### Extrait retenu
___
Dans toute société, des conflits sur le contenu de cette Histoire traversent à la fois la représentation du passé (travail d'historien) et la présentation de ce passé (travail d'enseignant).
D'intentions différentes et distants dans le temps, dans des registres différents, Stephen MAC SAY d'une part et Laurence De COCK et Emmanuelle PICARD d'autre part nous entretiennent de ce processus de fabrication et de présentation de l'Histoire. D'autres auteurs bien entendus se sont attachés à l'étude des conditions de la transmission de la connaissance du passé et même participent aux luttes menées dans le cadre de la définition des politiques scolaires. Une des études les plus récentes, celle de Vincent BADRÉ, de 2012, est une étude systématique des manuels scolaires d'histoire pour le lycée et le collège.
___
### Données sources
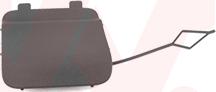 Van Wezel 2973587 - Capac carlig remorcare aaoparts.ro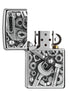 Zippo vžigalnik 2.007.674 Screws and Tools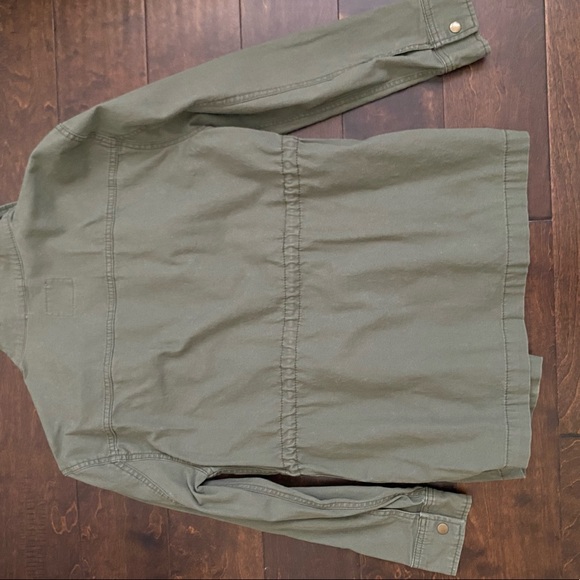 Old Navy Field Jacket - Picture 5 of 8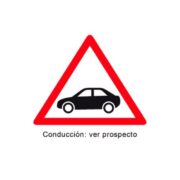 Els efectes secundaris dels medicaments poden posar en risc la seguretat viària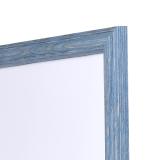 Thumbnail von Holzrahmen Saint-Michel grau-blau Bild 4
___
### Actions demandées
(a) Transcrivez sans modification le passage de l'extrait sur la transmission de l'Histoire qui va de « D'intentions différentes et » à « et le collège. ».
(b) Reformulez de manière plus concise le paragraphe de l'extrait sur la transmission de l'Histoire qui commence par « D'intentions différentes et distants dans le temps », en conservant ses faits principaux.
(c) Poursuivez l'extrait sur la transmission de l'Histoire à partir de sa dernière phrase.

### Réponses attendues
(a)
D'intentions différentes et distants dans le temps, dans des registres différents, Stephen MAC SAY d'une part et Laurence De COCK et Emmanuelle PICARD d'autre part nous entretiennent de ce processus de fabrication et de présentation de l'Histoire. D'autres auteurs bien entendus se sont attachés à l'étude des conditions de la transmission de la connaissance du passé et même participent aux luttes menées dans le cadre de la définition des politiques scolaires. Une des études les plus récentes, celle de Vincent BADRÉ, de 2012, est une étude systématique des manuels scolaires d'histoire pour le lycée et le collège.

(b) Stephen MAC SAY d'une part, Laurence De COCK et Emmanuelle PICARD d'autre part, traitent de la fabrication et de la présentation de l'Histoire. Leurs intentions et leurs registres diffèrent, et ils sont éloignés dans le temps. D'autres auteurs ont étudié les conditions de transmission de la connaissance du passé, certains prenant même part aux luttes sur la définition des politiques scolaires. Parmi les études les plus récentes figure celle de Vincent BADRÉ (2012). Elle examine systématiquement les manuels d'histoire du lycée et du collège.

(c)
Stephen MAC SAY, pseudonyme de Stanislas Alcide MASSET (1884-1972), partisan d'un enseignement libertaire et antimilitariste convaincu, aborde de manière polémique et détaillée comment l'Histoire est construite et enseignée. Dans L'Histoire devant l'homme et devant l'enfant (1972), l'auteur fait un survol assez précis à la fois de la constitution d'une Histoire (depuis la Grèce antique) et de son enseignement.
Sur la constitution de l'Histoire, les écrits d'HÉRODOTE, THUCYDICE, POLYBE, TITE-LIVE, TACITE, puis de FROISSART, COMMYNES (1445-1509), MONTLUC, BRANTOME, du Cardinal DE RETZ, SAINT-SIMON, BOSSUET (1627-1704), MONTESQUIEU (1689-1755), VOLTAIRE (1694-1778), KANT (1724-1804), CHATEAUBRIAND (1768-1848), et enfin d'Augustin THIERRY (1795-1856), GUIZOT (1787-1874), MICHELET (1798-1874), TAINE (1828-1893), MIGNET (1796-1884), QUINET (1803-1875), FUSTEL DE COULANGES (1830-1889), Paul LACOMBE (1848-1921) sont cités comme autant de jalons qui, dans la période contemporaine, préparent la vision de l'Histoire telle qu'elle apparaît dans les encyclopédies, dictionnaires et dans les oeuvres officielles.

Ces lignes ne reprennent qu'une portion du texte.